La escena no dejaba de tener cierta similitud con cualquier amable recepción, de no ser porque la mayoría de las ventanas de la plaza permanecían cerradas a cal y canto y poca gente se atrevía a circular demasiado cerca de los uniformados. Entonces vi al chaval, agazapado tras una de las columnas de los soportales, con la honda asesina atravesada en la cinturilla del pantalón. Pronto se sintió observado y me miró.
Todos le llamaban Cuco por la habilidad que exhibía a la hora de imitar el canto de los pájaros. Tenía los sentidos de uno de aquellos aguiluchos que hacían ronda en el cielo ajenos a nuestros conflictos. Por alguna razón había decidido que mis regañinas eran soportables.

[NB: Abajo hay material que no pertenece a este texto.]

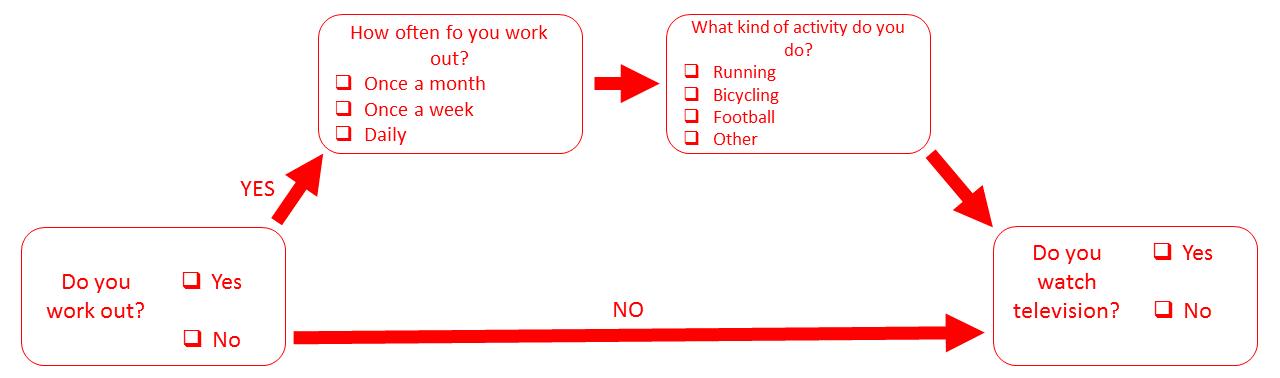 response rate skip logic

Hay que decir que las más de las veces pagaba las culpas de otros y jamás contaba una mentira. Le hice una señal y esperé.

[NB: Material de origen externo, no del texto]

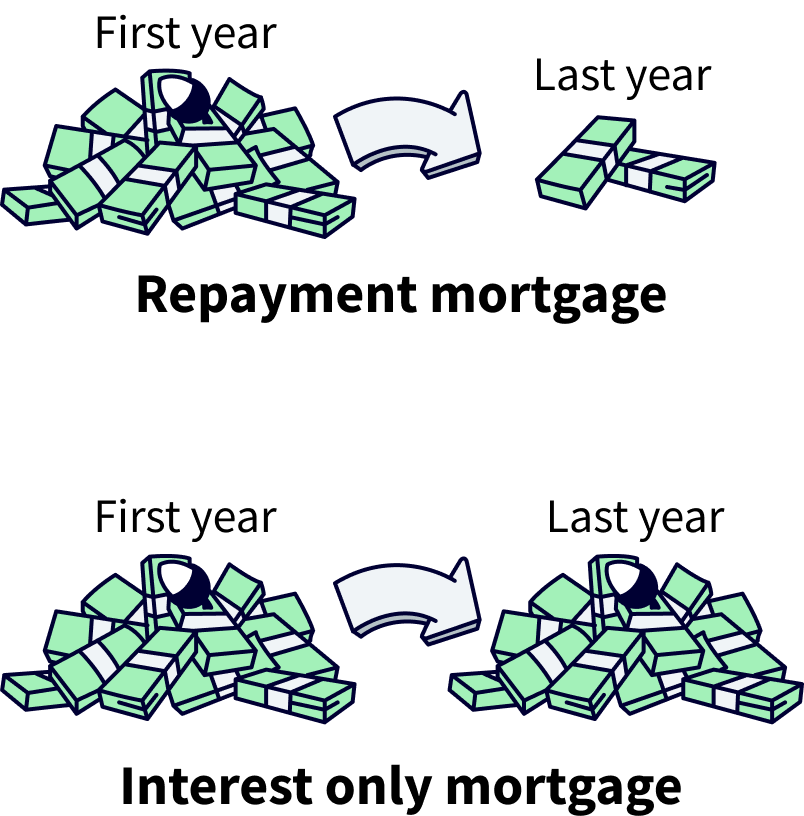Interest only mortgage compared to a repayment mortgage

Herminio preparaba ya la tarea del día, pero no tenía muchas esperanzas de que echara mano a los sacos. Normalmente me costaba iniciar la tarea, pero aquel frío animaba a poner los músculos en acción. Cuco apareció a mi lado. Como esperaba, nadie le había visto cruzar la plaza. Era un genio a la hora de desaparecer, cosa que no hacía tanta gracia a su madre, y conocía cada rincón de aquel lugar olvidado.
– No se te ocurrirá tirarle al aguilucho con eso, ¿verdad?
Negó con la cabeza, muy serio, y luego continuó inspeccionando a la gente de la plaza.
– Y a esos, ¿les tirarías?
Asintió con la cabeza después de pensárselo y liberó una sonrisa al entender la mía como una autorización.
– Necesito que me digas qué hace toda esta gente, ¿vale?
Me miró expectante y tímido al mismo tiempo.
– Conozco un rincón donde se pescan buenas truchas con la mano.
Se le iluminó el rostro y la sonrisa. Tenía la cara sucia y los mocos asomando eternamente. Señalé hacia la plaza con el pulgar y levanté las cejas. Meneó la cabeza arriba y abajo y desapareció como por ensalmo. Me eché el primer saco a la espalda mientras alguno de los soldaditos miraba como preguntándose la razón de mi extraña actividad. Prefería marchar antes de que aquella gente empezara a meter la nariz donde no le importaba.
Mejor que Herminio se entendiera con ellos. Con la mercancía a buen recaudo aguardé las últimas instrucciones. Nunca faltaba algún cobro atrasado.